According to top local designer Minh Hanh, with solid financial resources and experience of doing business in the global market, foreign designers can end up having the edge over their Vietnamese competitors. However, she says, this should not be viewed as a negative development.

"The more international couturiers come to Vietnam, the more local designers will be inspired by new influences, and push themselves to compete," said Minh Hanh, head of city's Fashion Design Institute (Fadin).

One of Minh Hanh's students, Pham Huyen Trang, has already from benefited from that healthy competition. Trang's Co Tam shop here has more than a hundred items in stock, with prices ranging from $10-$500.

"There is strong competition among young designers like me who want to win the hearts of fashion lovers overseas. But we have established our own niche," Trang said.

Minh Hanh and her students have been working hard at putting the local fashion industry on the international map, aiming for it to someday be ranked alongside Paris, Tokyo, New York and Vienna.

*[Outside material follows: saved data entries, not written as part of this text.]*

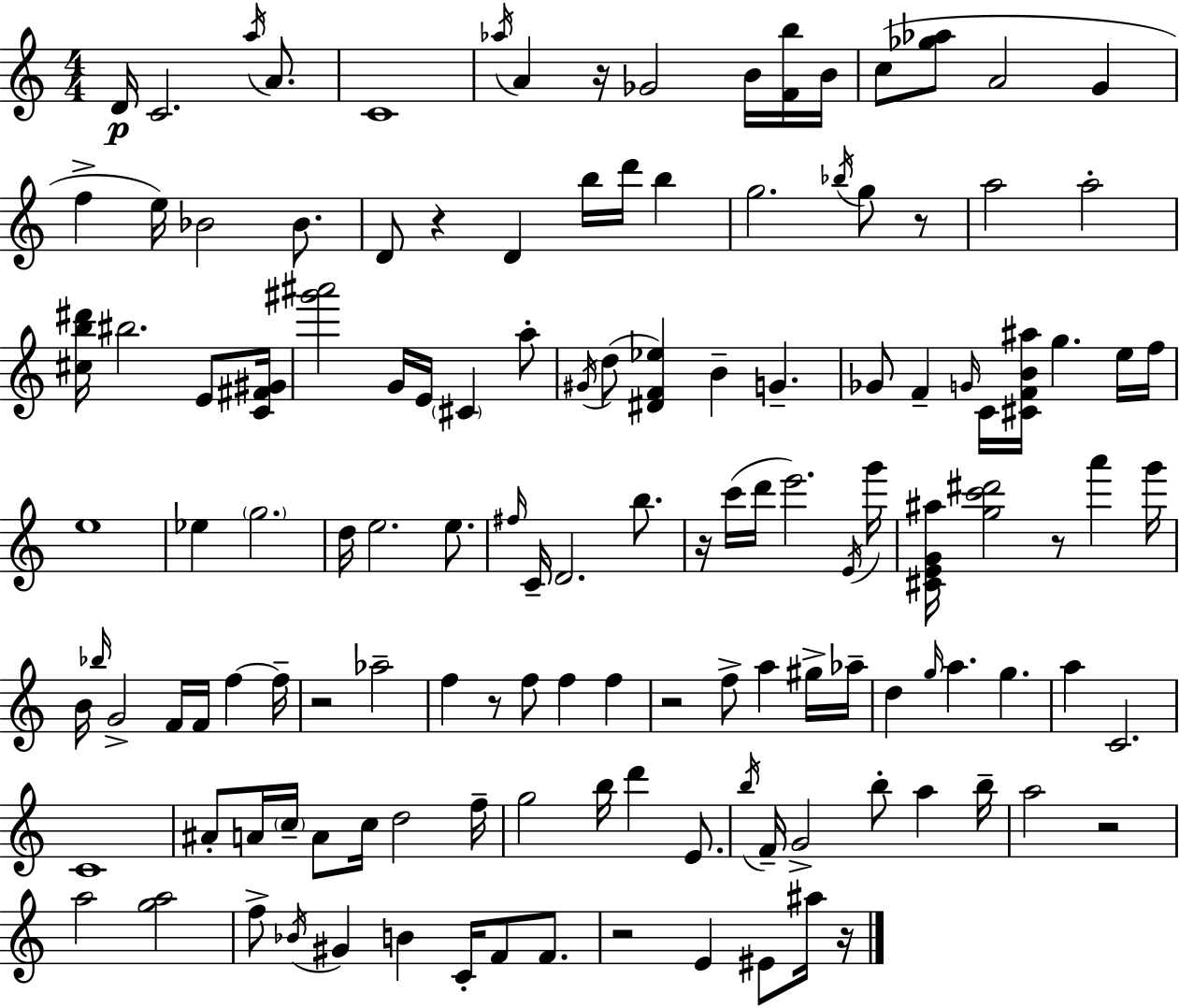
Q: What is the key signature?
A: A minor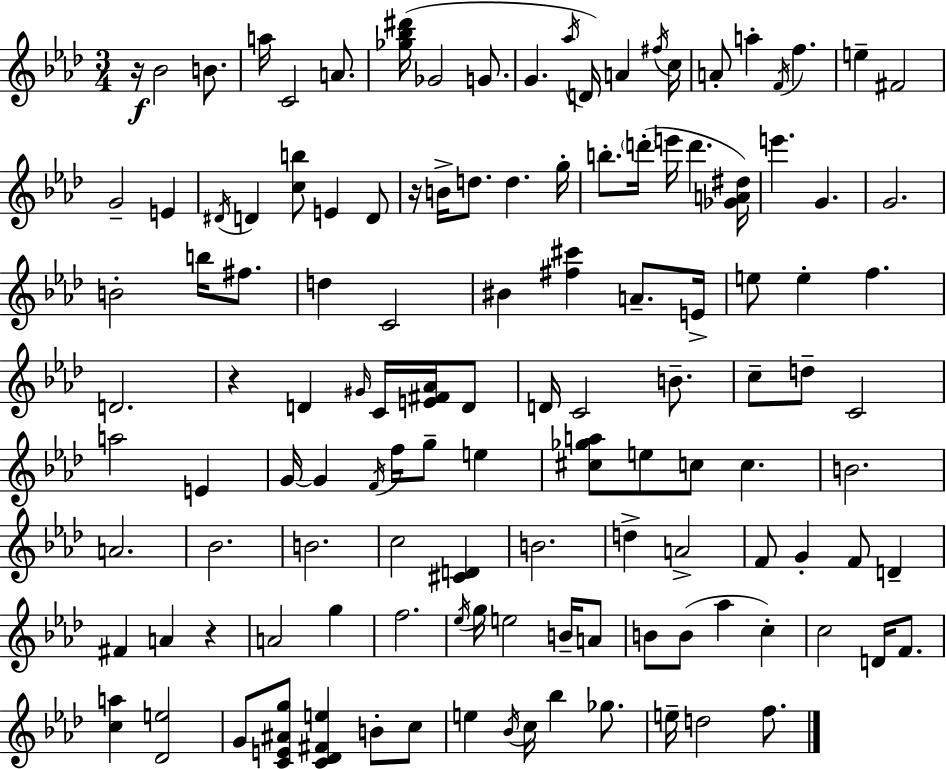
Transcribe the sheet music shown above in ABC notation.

X:1
T:Untitled
M:3/4
L:1/4
K:Ab
z/4 _B2 B/2 a/4 C2 A/2 [_g_b^d']/4 _G2 G/2 G _a/4 D/4 A ^f/4 c/4 A/2 a F/4 f e ^F2 G2 E ^D/4 D [cb]/2 E D/2 z/4 B/4 d/2 d g/4 b/2 d'/4 e'/4 d' [_GA^d]/4 e' G G2 B2 b/4 ^f/2 d C2 ^B [^f^c'] A/2 E/4 e/2 e f D2 z D ^G/4 C/4 [E^F_A]/4 D/2 D/4 C2 B/2 c/2 d/2 C2 a2 E G/4 G F/4 f/4 g/2 e [^c_ga]/2 e/2 c/2 c B2 A2 _B2 B2 c2 [^CD] B2 d A2 F/2 G F/2 D ^F A z A2 g f2 _e/4 g/4 e2 B/4 A/2 B/2 B/2 _a c c2 D/4 F/2 [ca] [_De]2 G/2 [CE^Ag]/2 [C_D^Fe] B/2 c/2 e _B/4 c/4 _b _g/2 e/4 d2 f/2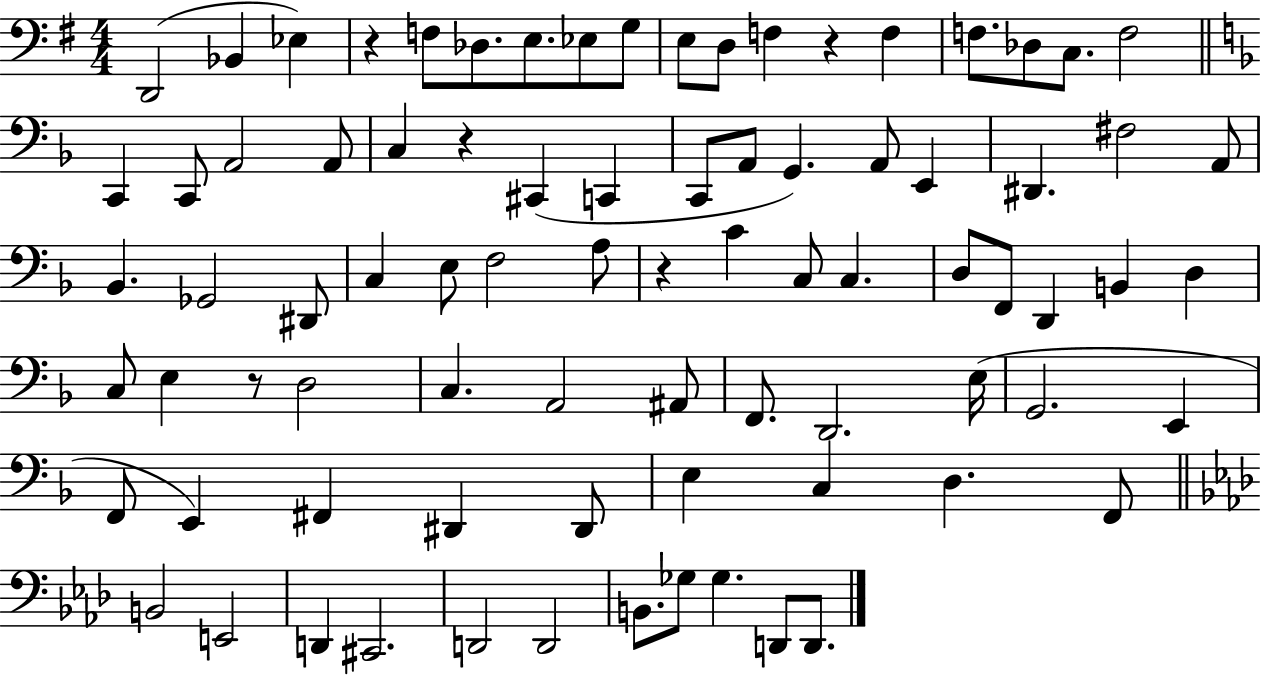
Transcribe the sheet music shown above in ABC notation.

If that sounds grandiose, Minh Hanh has already shown her collections at fashion festivals and fairs in France, Japan and Belgium and has sold many of her pieces to local customers.

Last year, she began exporting her designs to Los Angeles, marketed under the MH brand. Working closely with the Reper Troirs Showroom there, she frequently sends new collections for the dealer to market.

Young Ho Chi Minh City-based designer Le Minh Khoa has also begun exporting his collections. He settled his first deal earlier this year, selling his latest 80-garment wedding collection to a US businessman.

"I think I understand what foreign customers want to see in new styles, particularly styles created by Asian designers like me," said Khoa, who owns two fashion boutiques in downtown Ho Chi Minh City. "The most important thing for me now is to find an overseas agent who can help me develop my business," Khoa explained.